Error: workload "default/petc" already exists
Error: exit status 1

✖  exit status 1

Expected behavior

Error: You don't have Cartographer/TAP/AppToolkit installed on your cluster. Please proceed to install it before using this plugin.
Error: exit status 1

✖  exit status 1

Running $ tanzu apps workload create petc-adhol --local-path . on a TAP installed cluster with Pinniped installed where user does not have the permission to create workloads.

API Error name:tanzu apps  error:workloads.carto.run "petc-adhol" is forbidden: User "rlee+app-viewer@pivotal.io" cannot get resource "workloads" in API group "carto.run" in the namespace "default": decision made by impersonation-proxy.concierge.pinniped.dev
Error: workload "default/petc-adhol" already exists
Error: exit status 1

✖  exit status 1

Expected behavior

Error: workloads.carto.run "petc-adhol" is forbidden: User "rlee+app-viewer@pivotal.io" cannot get resource "workloads" in API group "carto.run" in the namespace "default": decision made by impersonation-proxy.concierge.pinniped.dev
Error: exit status 1

✖  exit status 1

Version (Apps plugin version, Version of K8s running on cluster)

Apps Plugin version 0.5.1

[atmandhol]

@danfein can use your design input on the error messaging.

[warango4]

@atmandhol what is the output when you try...?

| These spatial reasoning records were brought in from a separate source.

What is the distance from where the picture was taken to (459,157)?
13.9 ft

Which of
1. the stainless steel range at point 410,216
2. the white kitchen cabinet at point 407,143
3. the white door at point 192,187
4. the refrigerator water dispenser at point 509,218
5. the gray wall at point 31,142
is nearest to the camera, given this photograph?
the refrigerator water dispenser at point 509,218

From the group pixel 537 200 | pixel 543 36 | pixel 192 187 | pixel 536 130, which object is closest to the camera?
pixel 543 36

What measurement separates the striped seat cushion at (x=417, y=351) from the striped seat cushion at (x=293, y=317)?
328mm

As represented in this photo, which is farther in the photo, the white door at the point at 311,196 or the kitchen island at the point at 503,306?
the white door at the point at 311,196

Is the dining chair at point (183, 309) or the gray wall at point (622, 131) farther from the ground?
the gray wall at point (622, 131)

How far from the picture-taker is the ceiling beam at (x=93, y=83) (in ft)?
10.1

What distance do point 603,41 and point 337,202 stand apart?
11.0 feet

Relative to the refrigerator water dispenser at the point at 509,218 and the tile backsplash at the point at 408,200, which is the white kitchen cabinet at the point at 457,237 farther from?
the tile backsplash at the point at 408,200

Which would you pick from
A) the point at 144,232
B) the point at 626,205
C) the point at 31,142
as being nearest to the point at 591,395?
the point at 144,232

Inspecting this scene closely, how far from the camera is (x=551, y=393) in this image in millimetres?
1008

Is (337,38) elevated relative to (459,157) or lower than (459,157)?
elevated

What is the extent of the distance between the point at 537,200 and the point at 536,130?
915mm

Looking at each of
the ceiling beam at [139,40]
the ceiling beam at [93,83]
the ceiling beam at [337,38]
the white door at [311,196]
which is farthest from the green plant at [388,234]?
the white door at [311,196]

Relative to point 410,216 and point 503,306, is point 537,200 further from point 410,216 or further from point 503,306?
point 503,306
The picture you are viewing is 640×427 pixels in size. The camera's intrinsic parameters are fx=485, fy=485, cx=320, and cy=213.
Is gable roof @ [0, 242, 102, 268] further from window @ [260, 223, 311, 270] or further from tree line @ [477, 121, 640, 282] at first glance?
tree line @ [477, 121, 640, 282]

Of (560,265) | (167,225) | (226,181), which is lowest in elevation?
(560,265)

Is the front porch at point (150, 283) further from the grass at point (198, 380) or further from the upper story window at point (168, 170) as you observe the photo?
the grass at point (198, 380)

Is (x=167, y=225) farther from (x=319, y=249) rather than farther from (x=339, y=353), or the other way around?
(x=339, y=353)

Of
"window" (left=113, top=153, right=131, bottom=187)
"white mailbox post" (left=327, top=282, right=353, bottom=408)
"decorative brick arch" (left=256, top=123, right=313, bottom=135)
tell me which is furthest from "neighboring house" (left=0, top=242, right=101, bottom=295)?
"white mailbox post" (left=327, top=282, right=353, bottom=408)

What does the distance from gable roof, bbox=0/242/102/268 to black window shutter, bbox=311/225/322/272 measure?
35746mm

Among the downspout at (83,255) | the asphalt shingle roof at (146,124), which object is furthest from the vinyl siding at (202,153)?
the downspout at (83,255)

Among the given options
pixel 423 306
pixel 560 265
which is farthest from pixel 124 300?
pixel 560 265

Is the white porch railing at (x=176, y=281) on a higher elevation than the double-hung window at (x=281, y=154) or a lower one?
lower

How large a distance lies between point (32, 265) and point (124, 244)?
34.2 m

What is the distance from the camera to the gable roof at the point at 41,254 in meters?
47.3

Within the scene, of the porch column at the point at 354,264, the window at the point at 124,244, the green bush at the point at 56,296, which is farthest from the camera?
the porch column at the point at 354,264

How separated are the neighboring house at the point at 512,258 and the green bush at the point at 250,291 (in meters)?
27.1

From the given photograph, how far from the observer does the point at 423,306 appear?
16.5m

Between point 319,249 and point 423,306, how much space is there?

$ tanzu apps workload apply petc --local-path .

[atmandhol]

tanzu apps workload apply and tanzu apps workload update both return the following output

API Error name:tanzu apps  error:no matches for kind "Workload" in version "carto.run/v1alpha1"
Error: no matches for kind "Workload" in version "carto.run/v1alpha1"
Error: exit status 1

✖  exit status 1

[danfein]

Paired with Atman yesterday for a bit and we are unsure if we can differentiate between cartographer not present and cartographer not responding because of permissions limitations. If we can, we would like to use different messages for each case.

As a first step we should remove the catch-all condition that incorrectly reports workload <name> already exists which is showing up under both no-permission and no-cartographer-present states.